* SUPPLIED DATA:
*** Block opens ***
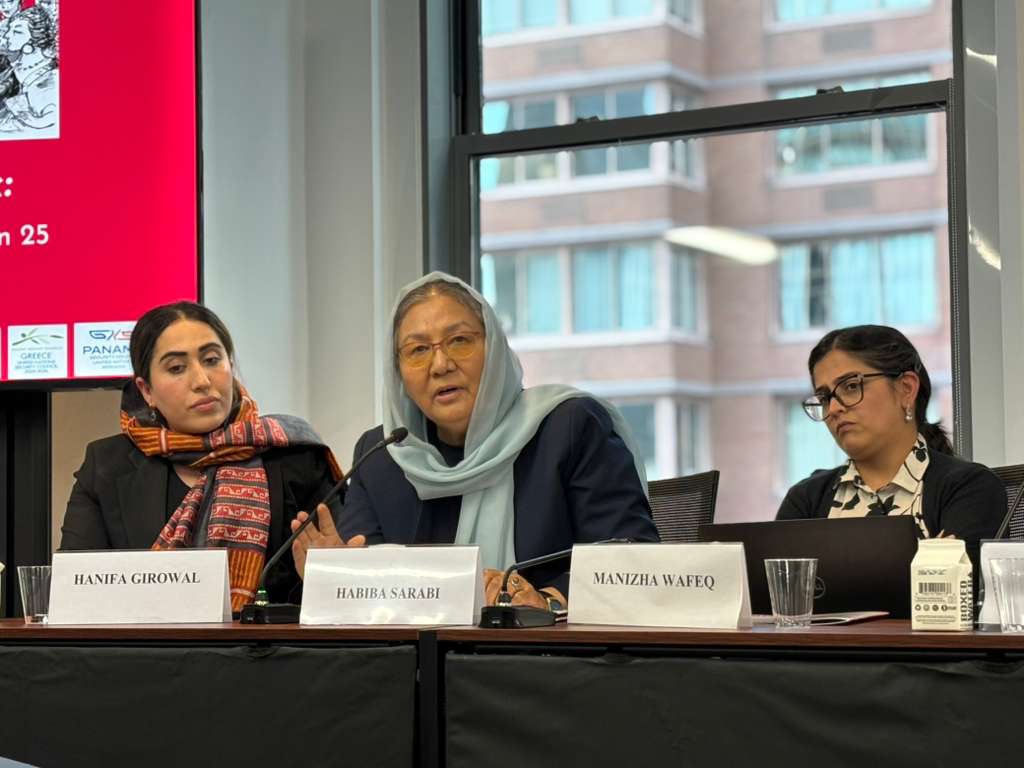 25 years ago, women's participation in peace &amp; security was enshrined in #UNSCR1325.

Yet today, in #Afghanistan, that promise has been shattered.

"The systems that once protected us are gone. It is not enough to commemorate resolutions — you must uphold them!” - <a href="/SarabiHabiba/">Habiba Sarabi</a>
*** Block closes ***
* YOUR ASSIGNMENT: If a line in the material above holds "that", copy it.

* SOLUTION FOR THIS EXERCISE:
Yet today, in #Afghanistan, that promise has been shattered.
"The systems that once protected us are gone. It is not enough to commemorate resolutions — you must uphold them!” - <a href="/SarabiHabiba/">Habiba Sarabi</a>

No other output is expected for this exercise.